A notorious flaw is that 'Custody' feels like a Tamil movie in terms of casting. Chay and Krithi look like they are placed in a non-native setting.
Maestro Ilaiyaraaja and Yuvan Shankar Raja spoil the first 25 minutes with these two songs: 'Head Up High' and 'Timeless Love'. The sentimental song in the second half's flashback works relatively. The BGM is dull in many places. The elevations are cool in fits and starts.
SR Kathir of 'Jai Bhim' fame doesn't transport us to the 1990s. Somehow, even the production design is generic. Venkat Raajen's editing is mediocre. The transitions don't work well.

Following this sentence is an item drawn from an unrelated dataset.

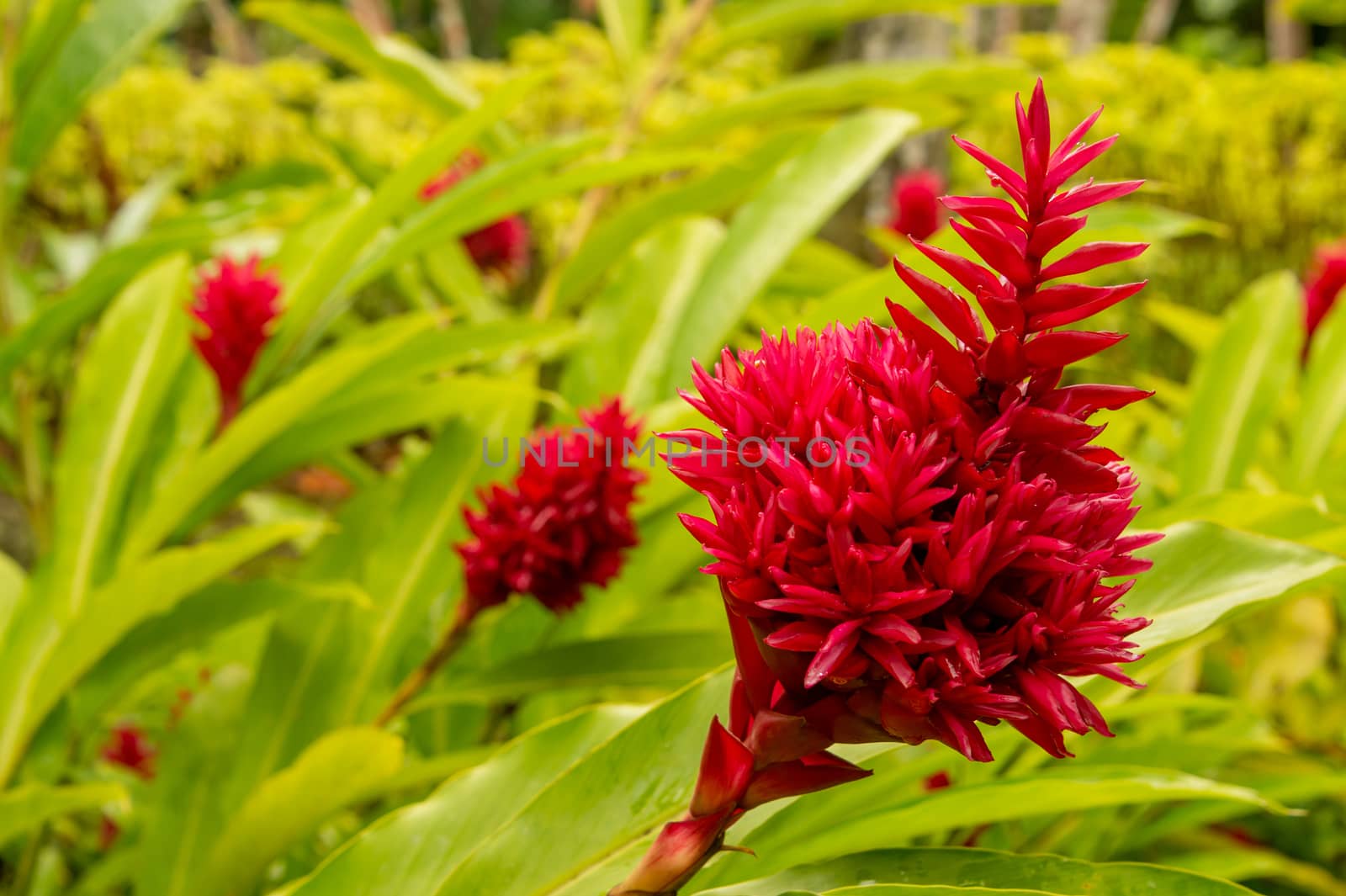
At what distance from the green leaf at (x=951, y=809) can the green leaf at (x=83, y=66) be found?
138 cm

In a pre-release interview, director Venkat Prabhu stated that the Malayalam film 'Nayattu' stoked an idea in him to write 'Custody'. There was also a talk of a sequel to the film in an attempt to create curiosity. Everything from the film's undisclosed yet unprecedented (for a Chaitanya movie) budget to the casting choices was hyped up. In the end, though, the film lacks both tension and edginess.
Chaitanya's characterization doesn't work even though the writing department ticks all the right boxes. He is so idealistic that he will interrupt the CM's convoy to save a life. The obedient son in him is too scared to talk about his love in front of his father. Krithi Shetty's Revathi is a driving instructor who gets to travel with the hero and villain throughout. Situational humour works here and there. The actors, too, come with decent comic timing.
Despite the plus points, the film fails to evoke a sense of curiosity about the crisis the hero is in. The story takes place in an era when mobile phones were unaffordable to the masses. The script makes use of this period setting to create contrived thrills. The action doesn't quite hit the bull's eye in the absence of a thorough crisis staring in front of Shiva.
Abburi Ravi's dialogues are a mixed bag. The much-vaunted underwater sequence, dam scene and chases prove to be half-decent at best.
'Custody' is contrived. It fails to create edgy moments.